RADAR JOGJA - Jika diamati, beberapa angka dalam bahasa Jawa memiliki pola penyebutan yang berbeda.
Angka-angka tersebut adalah 11, 21, 25, 50, dan 60.
Dalam bahasa Jawa, biasanya angka-angka tersebut didahului dengan kata se-.
Alasan di balik keunikan pola penyebutan ini erat kaitannya dengan usia dan fase kehidupan.
Sewelas
Dalam bahasa Jawa, angka sebelas disebut dengan sewelas (duwe roso welas).

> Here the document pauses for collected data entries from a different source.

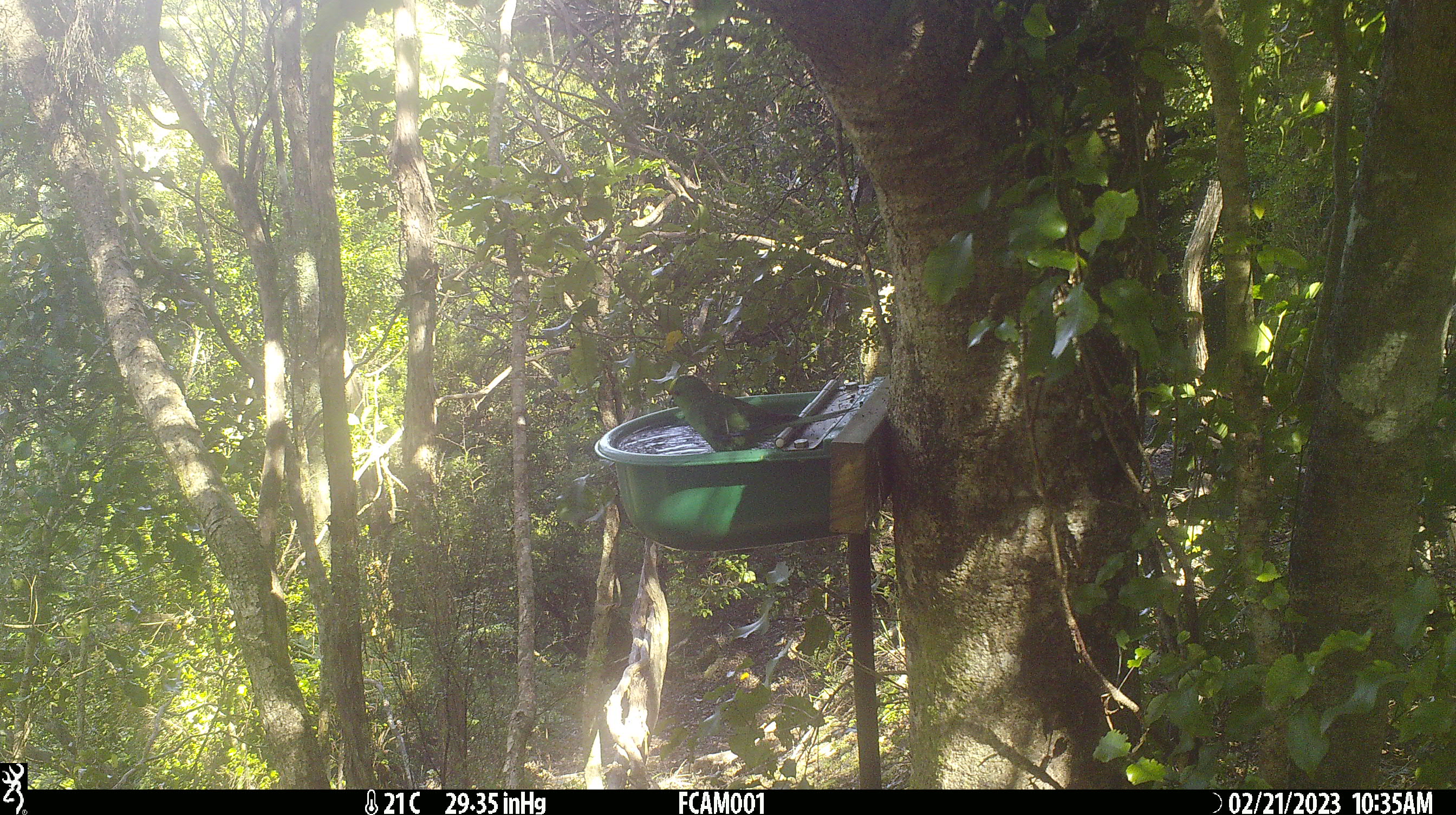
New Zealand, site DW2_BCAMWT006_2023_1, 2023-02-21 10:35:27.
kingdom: Animalia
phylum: Chordata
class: Aves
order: Psittaciformes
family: Psittaculidae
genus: Cyanoramphus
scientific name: Cyanoramphus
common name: parakeet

Arti dari duwe roso welas sendiri adalah memiliki rasa kasih sayang.
Karena dari rentang usia 11-19 inilah manusia sudah memiliki rasa kasih sayang, terutama kepada lawan jenis.
Selikur
Selikur singkatan dari seneng lingguh kursi, yang dalam bahasa Indonesia berarti suka duduk di kursi.
Disebut demikian karena ini menjadi usia dewasa dimana umumnya manusia mulai mendapat pekerjaan atau kedudukan.
Selawe
Angka 25 dalam bahasa Jawa disebut selawe yang merupakan singkatan dari seneng-senenge lanang lan wadon.
Artinya, tumbuhnya rasa suka antara laki-laki dan perempuan.
Usia 25 tahun adalah usia dimana seseorang mulai menjalin kisah asmara yang lebih serius dan menjadi usia ideal untuk menikah atau berumah tangga.
Seket
Dalam bahasa Indonesia, seket untuk menyebut angka 50.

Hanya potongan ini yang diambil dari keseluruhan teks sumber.